La mobilité douce et ses déchets

La progression de l’ « électro-mobilité » est impressionnante : 15 000 vélos à assistance électrique (VAE) vendus en 2008, 740 000 aujourd’hui ! Ajoutez-y 900 O00 trottinettes électriques, sans compter les dizaines de milliers mises en location dans l’espace public. Nulle surprise quand on sait que l’acquis le plus remarquable de la propagande moderne est d’avoir fait passer l’électrification générale comme « écologique » après avoir réduit la « crise environnementale » aux émissions de CO2. Or, la filière de la mobilité électrique, pourtant douce – nous ne traitons pas ici des motos, bagnoles, etc. – a beau se faire passer pour vertueuse, il suffit de s’intéresser aux seuls déchets qu’elle génère pour prendre la mesure de la supercherie.

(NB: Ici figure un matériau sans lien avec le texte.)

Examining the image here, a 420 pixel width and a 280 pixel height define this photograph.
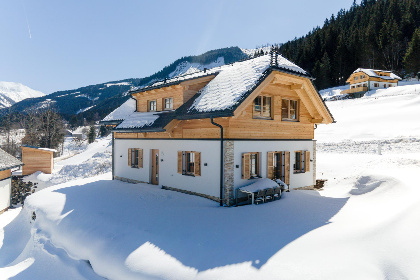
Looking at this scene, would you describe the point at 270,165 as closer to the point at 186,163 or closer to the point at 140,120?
the point at 186,163

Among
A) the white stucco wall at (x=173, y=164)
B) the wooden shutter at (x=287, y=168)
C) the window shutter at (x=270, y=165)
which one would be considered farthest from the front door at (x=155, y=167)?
the wooden shutter at (x=287, y=168)

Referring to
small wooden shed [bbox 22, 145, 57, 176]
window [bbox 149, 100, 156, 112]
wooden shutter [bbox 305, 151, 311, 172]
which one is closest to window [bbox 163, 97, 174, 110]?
window [bbox 149, 100, 156, 112]

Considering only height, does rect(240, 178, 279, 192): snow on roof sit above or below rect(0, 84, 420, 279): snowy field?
above

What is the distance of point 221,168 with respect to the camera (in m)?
10.3

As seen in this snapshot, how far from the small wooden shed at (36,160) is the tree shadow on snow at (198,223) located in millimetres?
17552

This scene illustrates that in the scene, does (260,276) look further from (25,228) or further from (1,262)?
(25,228)

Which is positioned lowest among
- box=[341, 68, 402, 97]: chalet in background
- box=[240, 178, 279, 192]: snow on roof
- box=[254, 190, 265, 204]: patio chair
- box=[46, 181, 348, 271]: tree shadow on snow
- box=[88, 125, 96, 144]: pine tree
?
box=[46, 181, 348, 271]: tree shadow on snow

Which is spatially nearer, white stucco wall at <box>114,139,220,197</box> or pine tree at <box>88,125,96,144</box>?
white stucco wall at <box>114,139,220,197</box>

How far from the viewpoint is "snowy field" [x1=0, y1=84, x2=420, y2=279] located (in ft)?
18.2

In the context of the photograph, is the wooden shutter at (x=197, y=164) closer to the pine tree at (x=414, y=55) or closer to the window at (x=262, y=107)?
the window at (x=262, y=107)

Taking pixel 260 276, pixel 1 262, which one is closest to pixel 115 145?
pixel 1 262

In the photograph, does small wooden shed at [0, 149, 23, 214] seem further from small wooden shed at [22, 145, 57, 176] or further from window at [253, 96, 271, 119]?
window at [253, 96, 271, 119]

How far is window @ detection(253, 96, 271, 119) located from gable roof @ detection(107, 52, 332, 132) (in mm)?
1268

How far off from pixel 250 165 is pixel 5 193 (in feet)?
54.2
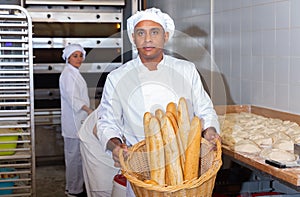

[…] La durée de vie d°une batterie dépendra de la conduite de l’usager […] cinq ans en moyenne. Aucun professionnel ne peut donc nier l’ampleur du problème.[…]

Et qu’en est-il de ces déchets ? Sur le papier tout semble très bien puisque les grandes entreprises de recyclage spécialisées dans le tri des métaux – un travail dangereux du fait des procédés chimiques utilisés pour garantir la pureté des métaux récupérés – annoncent des résultats remarquables. […] Mais la vérité est qu’il n’y a, à ce jour, aucune « valorisation » de l’élément essentiel aux batteries : le lithium. Pour employer une litote des zélateurs de la start-up nation, nous en serions aux « prémices » de l’activité de recyclage. […]
Pour l’heure, une invraisemblable usine à gaz « énergivore et polluante » ne permet la récupération « que d’une fraction du contenu des batteries ». Face à ce qui constitue d’ores et déjà un lourd dossier de plus au désastre écologique général […]

La tragique vérité est qu’il est vraisemblable que, devant l’extrême difficulté à traiter les déchets de la mobilité électro-écolo, ceux-ci finiront dans les effroyables décharges à ciel ouvert d’Afrique. Une version particulièrement sordide de « l’économie circulaire » tant vantée puisque le voyage des métaux lourds qui commence souvent dans les mines africaines se termine sous la forme de renvoi de la plupart de nos déchets électroniques sur le continent africain… Au Ghana, au Nigeria et ailleurs, des millions de tonnes d’ordiphones, ordinateurs… et batteries sont désossées, brûlées par des enfants et des adultes dans des conditions sanitaires abominables.
Quid de la convention internationale de Bâle qui, depuis 1989, interdit pourtant l’exportation de telles matieres ? Dans l’hypocrisie générale, les dirigeants politiques et économiques des nations développées faisant crouler le monde sous les déchets numériques non recyclés (les deux tiers d’entre eux) ferment les yeux : ceux-ci sont autorisés à traverser les mers en étant classés comme des « dons ». Ça passera d’autant mieux que l’Afrique se met elle aussi au VAE…

Extraits d’un article de Denis Bayon dans le journal La Décroissance de novembre 2023.